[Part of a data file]
---

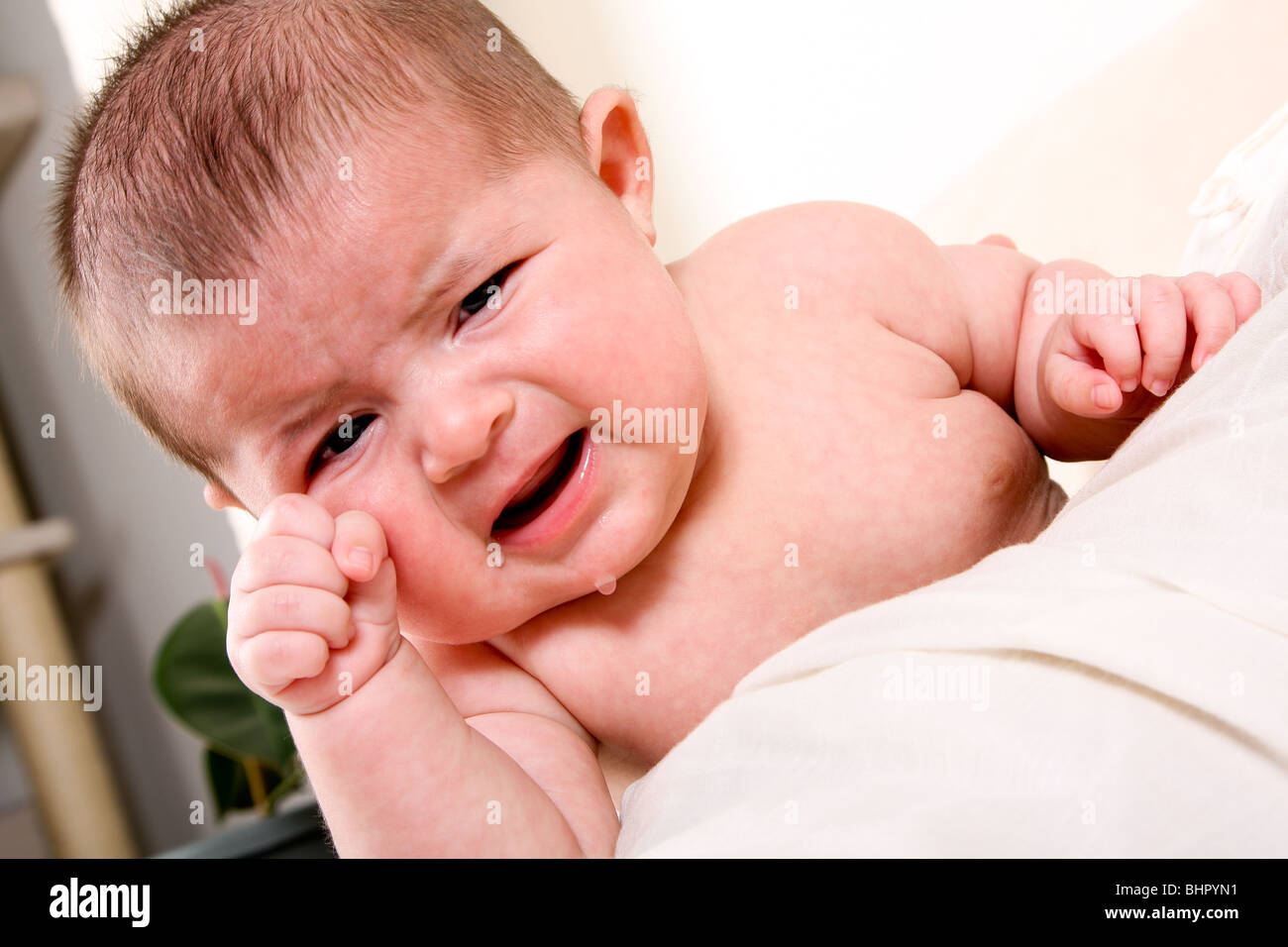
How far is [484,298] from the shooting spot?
671 mm

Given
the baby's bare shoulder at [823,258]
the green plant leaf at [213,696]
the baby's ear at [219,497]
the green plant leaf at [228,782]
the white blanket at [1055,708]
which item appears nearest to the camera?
the white blanket at [1055,708]

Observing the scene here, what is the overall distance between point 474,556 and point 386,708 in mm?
118

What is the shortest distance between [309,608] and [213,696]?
109 cm

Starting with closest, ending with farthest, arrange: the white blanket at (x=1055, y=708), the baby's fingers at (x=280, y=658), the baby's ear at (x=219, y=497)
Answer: the white blanket at (x=1055, y=708) < the baby's fingers at (x=280, y=658) < the baby's ear at (x=219, y=497)

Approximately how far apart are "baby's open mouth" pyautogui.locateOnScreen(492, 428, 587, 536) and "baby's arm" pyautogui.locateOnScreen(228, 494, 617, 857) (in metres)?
0.10

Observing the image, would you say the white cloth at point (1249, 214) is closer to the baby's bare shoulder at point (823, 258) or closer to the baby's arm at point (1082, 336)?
the baby's arm at point (1082, 336)

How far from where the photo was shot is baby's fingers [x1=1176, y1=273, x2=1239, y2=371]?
2.24 feet

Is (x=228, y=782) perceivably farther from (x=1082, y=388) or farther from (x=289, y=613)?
(x=1082, y=388)

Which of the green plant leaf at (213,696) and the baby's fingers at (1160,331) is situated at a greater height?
→ the baby's fingers at (1160,331)

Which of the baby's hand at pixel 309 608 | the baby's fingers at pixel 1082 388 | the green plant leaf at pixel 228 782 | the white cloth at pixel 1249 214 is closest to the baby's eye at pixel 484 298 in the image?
the baby's hand at pixel 309 608

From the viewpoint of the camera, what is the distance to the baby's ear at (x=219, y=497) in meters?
0.78

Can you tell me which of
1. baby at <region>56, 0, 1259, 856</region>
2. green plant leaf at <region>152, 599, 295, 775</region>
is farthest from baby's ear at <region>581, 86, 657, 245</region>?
green plant leaf at <region>152, 599, 295, 775</region>

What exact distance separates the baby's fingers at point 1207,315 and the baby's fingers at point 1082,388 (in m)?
0.06

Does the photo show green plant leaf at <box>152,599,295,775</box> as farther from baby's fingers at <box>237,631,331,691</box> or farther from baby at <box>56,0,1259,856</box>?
baby's fingers at <box>237,631,331,691</box>
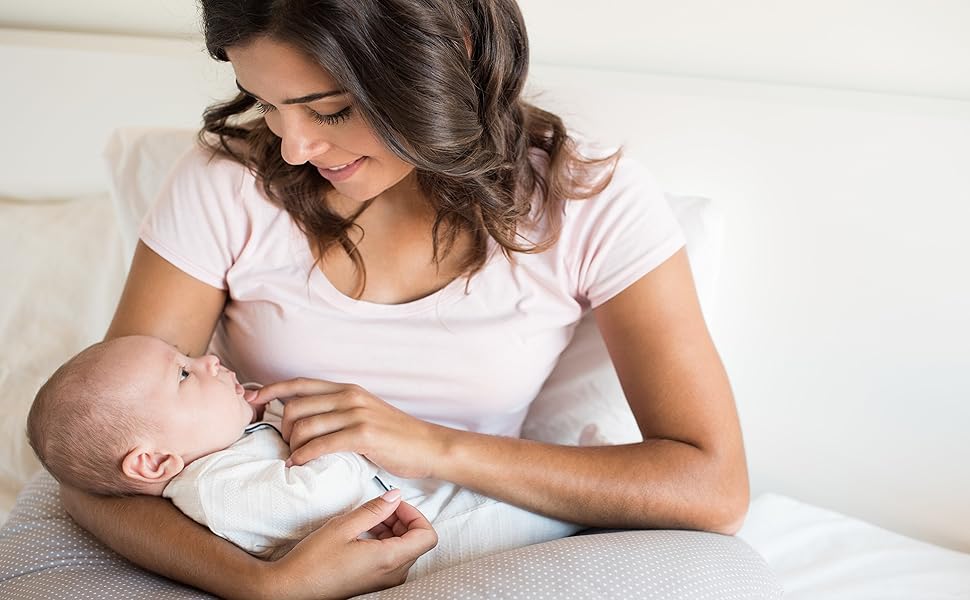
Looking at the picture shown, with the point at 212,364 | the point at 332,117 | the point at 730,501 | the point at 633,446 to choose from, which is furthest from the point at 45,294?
the point at 730,501

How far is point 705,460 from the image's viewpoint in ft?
4.47

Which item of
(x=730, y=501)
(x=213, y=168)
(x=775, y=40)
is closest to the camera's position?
(x=730, y=501)

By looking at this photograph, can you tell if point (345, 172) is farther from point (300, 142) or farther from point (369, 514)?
point (369, 514)

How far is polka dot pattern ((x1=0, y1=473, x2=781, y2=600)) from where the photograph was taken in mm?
1144

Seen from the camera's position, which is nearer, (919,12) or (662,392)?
(662,392)

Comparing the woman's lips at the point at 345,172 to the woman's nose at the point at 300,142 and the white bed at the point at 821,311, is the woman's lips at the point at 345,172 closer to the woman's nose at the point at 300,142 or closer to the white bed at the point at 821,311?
the woman's nose at the point at 300,142

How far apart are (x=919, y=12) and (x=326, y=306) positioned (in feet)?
3.78

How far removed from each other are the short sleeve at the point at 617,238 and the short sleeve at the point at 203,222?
0.52m

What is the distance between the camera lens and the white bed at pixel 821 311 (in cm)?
161

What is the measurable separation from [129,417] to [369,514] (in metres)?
0.34

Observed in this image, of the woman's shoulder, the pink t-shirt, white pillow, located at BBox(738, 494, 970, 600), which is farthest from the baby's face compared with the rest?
white pillow, located at BBox(738, 494, 970, 600)

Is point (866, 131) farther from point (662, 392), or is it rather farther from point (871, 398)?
point (662, 392)

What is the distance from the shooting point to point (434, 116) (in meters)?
1.20

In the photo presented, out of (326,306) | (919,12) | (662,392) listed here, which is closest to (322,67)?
(326,306)
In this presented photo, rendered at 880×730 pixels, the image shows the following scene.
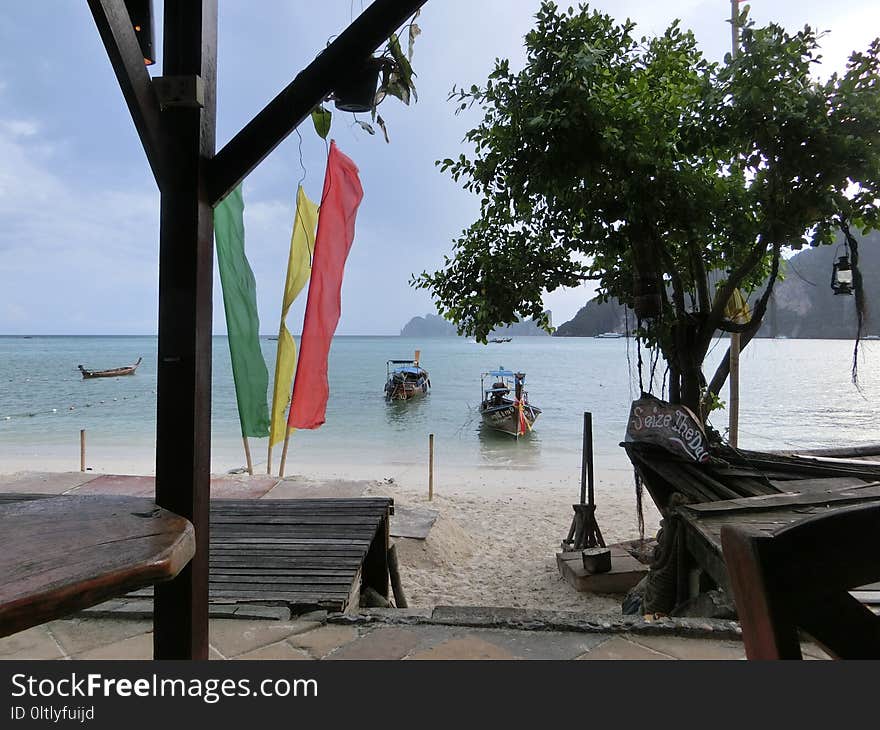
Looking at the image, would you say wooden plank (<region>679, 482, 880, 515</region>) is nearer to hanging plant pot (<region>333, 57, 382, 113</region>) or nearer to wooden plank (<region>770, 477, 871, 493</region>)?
wooden plank (<region>770, 477, 871, 493</region>)

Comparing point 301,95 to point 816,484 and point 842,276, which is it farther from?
point 842,276

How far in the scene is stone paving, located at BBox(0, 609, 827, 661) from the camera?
234 cm

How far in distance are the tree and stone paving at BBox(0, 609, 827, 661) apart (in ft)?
10.9

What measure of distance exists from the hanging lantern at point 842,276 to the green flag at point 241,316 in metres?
6.52

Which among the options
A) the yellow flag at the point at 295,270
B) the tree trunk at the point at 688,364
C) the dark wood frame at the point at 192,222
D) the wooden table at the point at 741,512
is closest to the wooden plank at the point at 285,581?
the dark wood frame at the point at 192,222

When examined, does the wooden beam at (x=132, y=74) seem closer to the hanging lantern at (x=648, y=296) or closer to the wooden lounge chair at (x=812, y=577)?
the wooden lounge chair at (x=812, y=577)

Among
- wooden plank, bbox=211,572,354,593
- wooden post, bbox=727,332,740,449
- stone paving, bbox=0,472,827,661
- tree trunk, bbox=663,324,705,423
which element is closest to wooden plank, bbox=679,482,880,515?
tree trunk, bbox=663,324,705,423

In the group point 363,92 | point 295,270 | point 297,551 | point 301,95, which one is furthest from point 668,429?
point 295,270

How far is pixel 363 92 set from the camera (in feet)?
7.11

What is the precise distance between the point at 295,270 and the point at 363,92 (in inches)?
212

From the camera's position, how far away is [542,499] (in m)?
11.2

---

What you will do
The pictures should not appear in the copy; every other part of the records above must be returned exactly.

Output for this task
How far is [484,298] from the shooting spot?
671 mm

Given
the baby's bare shoulder at [823,258]
the green plant leaf at [213,696]
the baby's ear at [219,497]
the green plant leaf at [228,782]
the white blanket at [1055,708]
which item appears nearest to the camera?
the white blanket at [1055,708]

Observing the scene here, what is the overall distance between point 474,556 and point 386,708 in mm?
118

What is the shortest distance between [309,608] and [213,696]?
109 cm

Starting with closest, ending with farthest, arrange: the white blanket at (x=1055, y=708), the baby's fingers at (x=280, y=658), the baby's ear at (x=219, y=497)
Answer: the white blanket at (x=1055, y=708) < the baby's fingers at (x=280, y=658) < the baby's ear at (x=219, y=497)

Approximately how far apart are "baby's open mouth" pyautogui.locateOnScreen(492, 428, 587, 536) and "baby's arm" pyautogui.locateOnScreen(228, 494, 617, 857) (in metres)?
0.10

Observing the image, would you say the white cloth at point (1249, 214) is closer to the baby's bare shoulder at point (823, 258) or closer to the baby's arm at point (1082, 336)?
the baby's arm at point (1082, 336)

How far from where the photo was shot is baby's fingers [x1=1176, y1=273, x2=1239, y2=371]?
2.24 feet

Is (x=228, y=782) perceivably farther from (x=1082, y=388) or farther from (x=289, y=613)?
(x=1082, y=388)

Which of the green plant leaf at (213,696) and the baby's fingers at (1160,331) is situated at a greater height?
→ the baby's fingers at (1160,331)

Which of the baby's hand at pixel 309 608 | the baby's fingers at pixel 1082 388 | the green plant leaf at pixel 228 782 | the white cloth at pixel 1249 214 is closest to the baby's eye at pixel 484 298 in the image?
the baby's hand at pixel 309 608

From the viewpoint of the camera, what is the distance to the baby's ear at (x=219, y=497) in meters?
0.78

Can you tell me which of
1. baby at <region>56, 0, 1259, 856</region>
2. green plant leaf at <region>152, 599, 295, 775</region>
is farthest from baby's ear at <region>581, 86, 657, 245</region>?
green plant leaf at <region>152, 599, 295, 775</region>

What exact distance separates the baby's fingers at point 1207,315 and the baby's fingers at point 1082,388 (in m)?
0.06

Does the photo show green plant leaf at <box>152,599,295,775</box> as farther from baby's fingers at <box>237,631,331,691</box> or farther from baby at <box>56,0,1259,856</box>?
baby's fingers at <box>237,631,331,691</box>
Looking at the picture shown, with the point at 212,364 | the point at 332,117 | the point at 730,501 | the point at 633,446 to choose from, which is furthest from the point at 45,294?
the point at 730,501

How far is point 705,460 from the image's viewpoint in ft?
4.47

Which item of
(x=730, y=501)
(x=213, y=168)
(x=775, y=40)
is closest to the camera's position?
(x=730, y=501)

By looking at this photograph, can you tell if point (345, 172) is farther from point (300, 142) or farther from point (369, 514)?
point (369, 514)

How far is polka dot pattern ((x1=0, y1=473, x2=781, y2=600)) from where the photograph was taken in mm?
1144

Seen from the camera's position, which is nearer, (919,12) or (662,392)?
(662,392)

Comparing the woman's lips at the point at 345,172 to the woman's nose at the point at 300,142 and the white bed at the point at 821,311, is the woman's lips at the point at 345,172 closer to the woman's nose at the point at 300,142 or closer to the white bed at the point at 821,311?
the woman's nose at the point at 300,142

How far apart are (x=919, y=12) and (x=326, y=306) positioned (in feet)?
3.78

How far removed from each other are the short sleeve at the point at 617,238 and the short sleeve at the point at 203,222?
0.52m

What is the distance between the camera lens and the white bed at pixel 821 311 (in cm)?
161

What is the measurable separation from [129,417] to [369,514] (in metres)?
0.34

Observed in this image, of the woman's shoulder, the pink t-shirt, white pillow, located at BBox(738, 494, 970, 600), which is farthest from the baby's face compared with the rest?
white pillow, located at BBox(738, 494, 970, 600)

Is point (866, 131) farther from point (662, 392), or is it rather farther from point (871, 398)?
point (662, 392)

What is the distance from the shooting point to point (434, 116) (in meters)?
1.20

In the photo presented, out of (326,306) | (919,12) | (662,392) listed here, which is closest to (322,67)?
(326,306)
In this presented photo, rendered at 880×730 pixels, the image shows the following scene.
Looking at the image, would you say wooden plank (<region>679, 482, 880, 515</region>) is nearer to hanging plant pot (<region>333, 57, 382, 113</region>) or nearer to wooden plank (<region>770, 477, 871, 493</region>)?
wooden plank (<region>770, 477, 871, 493</region>)

Comparing point 301,95 to point 816,484 and point 842,276, which is it farther from?
point 842,276

How far in the scene is stone paving, located at BBox(0, 609, 827, 661) from the camera?
234 cm

How far in distance are the tree and stone paving at BBox(0, 609, 827, 661) apart (in ft)?
10.9

What measure of distance exists from the hanging lantern at point 842,276 to the green flag at point 241,316 in metres?
6.52

Which among the options
A) the yellow flag at the point at 295,270
B) the tree trunk at the point at 688,364
C) the dark wood frame at the point at 192,222
D) the wooden table at the point at 741,512
is closest to the wooden plank at the point at 285,581?
the dark wood frame at the point at 192,222

When examined, does the wooden beam at (x=132, y=74) seem closer to the hanging lantern at (x=648, y=296) or closer to the wooden lounge chair at (x=812, y=577)?
the wooden lounge chair at (x=812, y=577)

Among
- wooden plank, bbox=211,572,354,593
- wooden post, bbox=727,332,740,449
- stone paving, bbox=0,472,827,661
- tree trunk, bbox=663,324,705,423
which element is closest to wooden plank, bbox=679,482,880,515?
tree trunk, bbox=663,324,705,423

In the group point 363,92 | point 295,270 | point 297,551 | point 301,95, which one is furthest from point 668,429?
point 295,270

How far is pixel 363 92 set from the camera (in feet)?
7.11

What is the precise distance between the point at 295,270 and the point at 363,92 (in inches)?
212

From the camera's position, how far away is [542,499] (in m)?
11.2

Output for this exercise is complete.